Publishers launch ‘consent or pay’ walls

By Jack Marshall

News publishers Mail Online, The Independent, the Daily Mirror, and the Daily Express have begun requiring readers in the U.K. to pay for access to their websites if they do not consent to the use of third-party cookies and targeted advertising. Some publishers have already adopted similar “consent or pay” approaches in Germany.

Last week, “consent or pay” walls began appearing across the websites of the Mirror and the Daily Express – both owned by Reach. The walls offer users in the U.K. the option to allow tracking and access content for free or to reject it and pay for a “Privacy Plus” subscription for £1.99 per month.

The Daily Mail is offering its U.K. audience a similar choice, charging £2.70 a month for its “Mail Essential” ad-free version, and The Independent has priced its own “Independent Ad-Free” offering at £4.

Readers who pay for the cookie-free experiences may still see advertising, but the publishers say there will be no targeted advertising or sharing of users’ data with advertisers.

“We are asking readers who do not want their cookies used for ad tracking and personalized advertising to support our journalism another way – paying for an advert-free experience instead,” reads The Independent’s explanation of the program in its FAQ.

The motivation for the “consent or pay” approach is clear: Publishers can monetize users who consent to the use of cookies much more effectively than those who do not, and strict rules governing cookie consent coupled with growing consumer awareness of online privacy is prompting fewer users across Europe to accept their use. The Guardian estimated last year that one-third of its readers declined cookies, for example.

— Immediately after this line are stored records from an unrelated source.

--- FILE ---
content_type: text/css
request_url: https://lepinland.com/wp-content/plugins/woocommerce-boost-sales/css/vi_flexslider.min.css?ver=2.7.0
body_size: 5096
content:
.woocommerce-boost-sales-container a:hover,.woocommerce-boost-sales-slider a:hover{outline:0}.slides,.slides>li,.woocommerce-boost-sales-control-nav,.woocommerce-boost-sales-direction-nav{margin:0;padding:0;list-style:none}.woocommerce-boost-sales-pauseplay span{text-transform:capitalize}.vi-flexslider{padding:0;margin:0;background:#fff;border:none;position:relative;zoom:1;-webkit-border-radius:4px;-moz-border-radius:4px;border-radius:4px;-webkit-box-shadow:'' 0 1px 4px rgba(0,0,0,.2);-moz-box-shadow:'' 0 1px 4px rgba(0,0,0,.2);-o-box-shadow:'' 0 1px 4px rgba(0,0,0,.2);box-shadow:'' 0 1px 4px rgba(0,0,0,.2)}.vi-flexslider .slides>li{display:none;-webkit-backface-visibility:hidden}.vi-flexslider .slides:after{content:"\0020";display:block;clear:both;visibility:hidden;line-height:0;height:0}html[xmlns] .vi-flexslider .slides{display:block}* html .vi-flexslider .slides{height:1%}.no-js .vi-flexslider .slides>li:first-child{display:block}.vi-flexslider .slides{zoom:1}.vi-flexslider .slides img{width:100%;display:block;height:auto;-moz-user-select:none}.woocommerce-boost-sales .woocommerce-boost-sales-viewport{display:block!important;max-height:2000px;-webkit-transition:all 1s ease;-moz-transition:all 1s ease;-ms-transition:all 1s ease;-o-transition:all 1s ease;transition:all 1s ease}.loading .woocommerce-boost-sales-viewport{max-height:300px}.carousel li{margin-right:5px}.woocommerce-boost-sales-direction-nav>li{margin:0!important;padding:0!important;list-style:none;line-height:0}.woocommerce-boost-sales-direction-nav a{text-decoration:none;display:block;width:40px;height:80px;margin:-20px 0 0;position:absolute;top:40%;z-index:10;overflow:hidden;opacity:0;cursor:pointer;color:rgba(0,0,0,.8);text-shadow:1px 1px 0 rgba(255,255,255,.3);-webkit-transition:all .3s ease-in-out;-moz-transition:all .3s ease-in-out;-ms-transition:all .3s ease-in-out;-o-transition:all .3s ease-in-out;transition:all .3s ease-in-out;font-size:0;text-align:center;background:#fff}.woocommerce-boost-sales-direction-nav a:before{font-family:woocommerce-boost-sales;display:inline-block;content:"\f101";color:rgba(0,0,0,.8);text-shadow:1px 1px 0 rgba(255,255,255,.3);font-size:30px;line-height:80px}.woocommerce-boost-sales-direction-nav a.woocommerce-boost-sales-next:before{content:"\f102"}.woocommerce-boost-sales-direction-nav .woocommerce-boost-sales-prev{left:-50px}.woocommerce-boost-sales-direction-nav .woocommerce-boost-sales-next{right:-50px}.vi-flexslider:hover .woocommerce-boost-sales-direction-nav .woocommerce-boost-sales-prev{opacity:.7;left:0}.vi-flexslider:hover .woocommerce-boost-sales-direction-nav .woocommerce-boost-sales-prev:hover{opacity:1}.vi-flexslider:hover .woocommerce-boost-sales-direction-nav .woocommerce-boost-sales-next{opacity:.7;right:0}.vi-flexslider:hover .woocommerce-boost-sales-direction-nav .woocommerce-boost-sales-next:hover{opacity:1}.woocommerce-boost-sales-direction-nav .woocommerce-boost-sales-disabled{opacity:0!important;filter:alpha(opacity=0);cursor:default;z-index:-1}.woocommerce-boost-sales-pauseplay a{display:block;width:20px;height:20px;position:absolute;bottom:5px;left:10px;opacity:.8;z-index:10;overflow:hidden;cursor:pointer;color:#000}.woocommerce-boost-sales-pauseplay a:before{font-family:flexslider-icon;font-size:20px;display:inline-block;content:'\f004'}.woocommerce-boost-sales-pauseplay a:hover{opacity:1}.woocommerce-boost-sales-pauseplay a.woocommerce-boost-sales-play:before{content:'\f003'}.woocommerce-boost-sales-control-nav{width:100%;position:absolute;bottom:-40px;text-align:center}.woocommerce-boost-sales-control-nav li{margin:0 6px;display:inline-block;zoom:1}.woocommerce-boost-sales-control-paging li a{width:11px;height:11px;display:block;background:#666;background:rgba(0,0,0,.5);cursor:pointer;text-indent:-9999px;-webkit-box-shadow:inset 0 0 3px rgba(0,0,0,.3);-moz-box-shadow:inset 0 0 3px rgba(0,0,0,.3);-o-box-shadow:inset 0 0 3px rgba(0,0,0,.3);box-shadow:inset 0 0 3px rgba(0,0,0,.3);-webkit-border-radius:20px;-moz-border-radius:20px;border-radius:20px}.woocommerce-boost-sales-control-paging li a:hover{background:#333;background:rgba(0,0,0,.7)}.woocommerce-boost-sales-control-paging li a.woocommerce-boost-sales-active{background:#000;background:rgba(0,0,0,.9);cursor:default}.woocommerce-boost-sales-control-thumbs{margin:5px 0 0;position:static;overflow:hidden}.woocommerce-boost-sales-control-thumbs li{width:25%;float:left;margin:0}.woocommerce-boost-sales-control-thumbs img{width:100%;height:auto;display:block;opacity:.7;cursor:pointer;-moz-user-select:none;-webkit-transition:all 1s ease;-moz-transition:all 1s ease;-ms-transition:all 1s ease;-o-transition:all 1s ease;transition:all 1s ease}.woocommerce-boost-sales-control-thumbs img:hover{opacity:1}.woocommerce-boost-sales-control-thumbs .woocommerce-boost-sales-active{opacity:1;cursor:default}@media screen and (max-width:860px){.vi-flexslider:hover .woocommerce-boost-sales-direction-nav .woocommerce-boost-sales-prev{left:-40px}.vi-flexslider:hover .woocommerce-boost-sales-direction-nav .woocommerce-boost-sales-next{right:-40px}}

Meanwhile, major publishers say they’re now doubling down on subscriptions and other direct audience revenue streams as monetizing their audiences via advertising becomes increasingly difficult and various other challenges to their businesses mount. Many believe robust subscription revenue bases are becoming increasingly important for maintaining viable businesses as the media landscape shifts quickly around them. 

Against that backdrop, publishers are giving their audiences increasingly clear choices about how they’d prefer to transact with their sites. In the case of consent or pay, that choice boils down to “pay with your data, or pay with your money.” Others are experimenting with micropayments to give users the option to pay on a per-article basis if they prefer.

Tactics such as consent or pay and micropayments could help publishers eke out some incremental revenue, but some publishers say they’re ultimately hoping they’ll help drive sales of recurring subscriptions. As discussed on the latest episode of The Toolkits Show, publishers are actively looking for ways to build direct paying relationships with more casual readers and are increasingly open to experimenting with tools and tactics such as micropayments and consent or pay walls if they can help them to do so.

In March, the U.K.’s privacy regulator the Information Commissioner’s Office called for views on the consent or pay model, saying “in principle data protection law does not prohibit” the approach, but that “any organization considering such a model must be careful to ensure that consent to processing of personal information for personalized advertising has been freely given”. In practice that may mean offering paid access at a price point low enough that consumers don’t feel they have no choice but to agree to use of their data.

Debates about the merits and limitations of subscription models for publishers continue in some corners, but it’s becoming increasingly clear that publishers with effective reader revenue strategies are faring better in the current climate than those without. There’s a growing belief among many publishers that strong subscription revenue will be crucial for maintaining viable businesses as the monetization landscape continues to shift quickly around them.